Anketlerde yarışın Marcos ve Robredo arasında geçeceği netleşirken, diğer başkan adayları yarıştan geri çekilmeyeceklerini açıkladı. Manila Belediye Başkanı Isko Moreno, dünya boks şampiyonu ve Senatör Manny Pacquiao, Senatör Panfilo Lacson ve eski Savunma Bakanı Norberto Gonzales, anketlerdeki düşük sayılarına rağmen yarıştan çekilmeyi reddetti. Moreno, kamuoyu yoklamalarında sekiz puanla üçüncü sırada yer alırken, diğer başkan adayları onun çok gerisinde kaldı.

ROBREDO’NUN KAZANMA ŞANSI VAR MI?

Diğer yandan, Robredo’nun son zamanlarda farkı kapatmaya başladığını gösteren anket çalışmaları da var.
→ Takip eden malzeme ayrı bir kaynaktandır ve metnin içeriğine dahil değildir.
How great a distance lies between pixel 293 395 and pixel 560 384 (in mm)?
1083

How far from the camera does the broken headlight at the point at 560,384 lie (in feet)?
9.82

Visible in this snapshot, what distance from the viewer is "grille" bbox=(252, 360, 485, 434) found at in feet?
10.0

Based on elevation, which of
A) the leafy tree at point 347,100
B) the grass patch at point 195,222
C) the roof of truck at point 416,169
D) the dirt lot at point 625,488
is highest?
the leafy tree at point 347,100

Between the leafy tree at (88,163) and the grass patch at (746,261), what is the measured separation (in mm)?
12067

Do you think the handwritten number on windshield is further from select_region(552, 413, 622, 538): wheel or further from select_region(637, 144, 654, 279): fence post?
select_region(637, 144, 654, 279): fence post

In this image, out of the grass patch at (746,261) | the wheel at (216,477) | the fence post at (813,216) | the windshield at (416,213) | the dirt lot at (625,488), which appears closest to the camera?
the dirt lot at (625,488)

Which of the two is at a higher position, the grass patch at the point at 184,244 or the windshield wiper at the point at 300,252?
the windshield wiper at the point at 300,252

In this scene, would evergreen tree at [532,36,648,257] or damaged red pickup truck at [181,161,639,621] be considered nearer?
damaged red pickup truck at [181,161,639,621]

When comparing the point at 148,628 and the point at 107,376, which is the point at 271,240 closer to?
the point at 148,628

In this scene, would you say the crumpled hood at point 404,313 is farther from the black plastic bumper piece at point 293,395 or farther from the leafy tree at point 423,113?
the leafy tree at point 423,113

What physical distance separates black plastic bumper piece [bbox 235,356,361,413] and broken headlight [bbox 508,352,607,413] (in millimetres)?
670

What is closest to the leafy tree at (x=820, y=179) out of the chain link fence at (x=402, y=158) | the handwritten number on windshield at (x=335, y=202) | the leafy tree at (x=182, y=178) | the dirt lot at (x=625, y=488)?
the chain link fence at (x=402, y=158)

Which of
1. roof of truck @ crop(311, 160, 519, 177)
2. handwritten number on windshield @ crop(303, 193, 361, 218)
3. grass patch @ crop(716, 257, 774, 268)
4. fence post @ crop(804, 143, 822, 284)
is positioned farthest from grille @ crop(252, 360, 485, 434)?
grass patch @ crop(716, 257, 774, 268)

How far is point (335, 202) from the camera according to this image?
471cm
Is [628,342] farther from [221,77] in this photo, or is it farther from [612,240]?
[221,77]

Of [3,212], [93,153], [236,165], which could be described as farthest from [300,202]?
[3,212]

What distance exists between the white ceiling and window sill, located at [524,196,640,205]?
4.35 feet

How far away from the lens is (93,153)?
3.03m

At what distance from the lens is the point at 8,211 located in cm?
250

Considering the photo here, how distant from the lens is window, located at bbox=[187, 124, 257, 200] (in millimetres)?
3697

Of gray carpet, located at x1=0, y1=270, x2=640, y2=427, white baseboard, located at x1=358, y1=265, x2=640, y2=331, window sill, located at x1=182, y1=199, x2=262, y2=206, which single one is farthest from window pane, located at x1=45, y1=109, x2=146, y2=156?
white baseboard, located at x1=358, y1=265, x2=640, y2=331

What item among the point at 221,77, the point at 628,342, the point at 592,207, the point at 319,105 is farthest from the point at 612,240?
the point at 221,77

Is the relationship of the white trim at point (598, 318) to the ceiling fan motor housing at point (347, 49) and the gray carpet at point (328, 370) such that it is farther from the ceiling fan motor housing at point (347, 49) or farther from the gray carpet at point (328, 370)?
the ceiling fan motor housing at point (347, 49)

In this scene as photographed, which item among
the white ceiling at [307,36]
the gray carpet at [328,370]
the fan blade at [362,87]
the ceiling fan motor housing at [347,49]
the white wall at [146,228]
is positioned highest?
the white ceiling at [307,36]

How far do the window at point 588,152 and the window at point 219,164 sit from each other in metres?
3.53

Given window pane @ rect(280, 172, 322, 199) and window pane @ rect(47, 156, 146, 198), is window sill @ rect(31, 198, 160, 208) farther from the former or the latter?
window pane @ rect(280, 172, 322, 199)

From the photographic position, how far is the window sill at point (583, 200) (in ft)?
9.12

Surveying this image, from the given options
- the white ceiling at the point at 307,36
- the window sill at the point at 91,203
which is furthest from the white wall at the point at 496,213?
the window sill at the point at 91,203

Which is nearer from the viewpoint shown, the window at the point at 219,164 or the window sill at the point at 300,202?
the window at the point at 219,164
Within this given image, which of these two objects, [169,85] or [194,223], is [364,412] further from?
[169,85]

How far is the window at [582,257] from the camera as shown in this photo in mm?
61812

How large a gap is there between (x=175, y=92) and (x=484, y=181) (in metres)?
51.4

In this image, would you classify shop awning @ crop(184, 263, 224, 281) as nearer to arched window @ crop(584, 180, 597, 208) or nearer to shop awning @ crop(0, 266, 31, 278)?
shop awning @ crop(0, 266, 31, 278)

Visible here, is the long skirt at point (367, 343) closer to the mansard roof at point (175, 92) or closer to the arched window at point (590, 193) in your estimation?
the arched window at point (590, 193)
Mart ve nisan aylarında yapılan anketlerde, Marcos'un önceki anketlere göre dört puan düşmesine rağmen hala 56 puanla önde olduğunu gösterdi. Robredo'nun ise büyük bir sıçrama ile dokuz puanlık yükseliş yaşadı ve 24 puana ulaştı.

Filipinler Diliman Üniversitesi'nde siyaset bilimi profesörü olan Aries Arugay, Robredo'nun şu anda bir ivmeye sahip olduğunu ve 2016 anketlerinde geriden gelen zaferinin tekrarını yaşayabileceğini söyledi.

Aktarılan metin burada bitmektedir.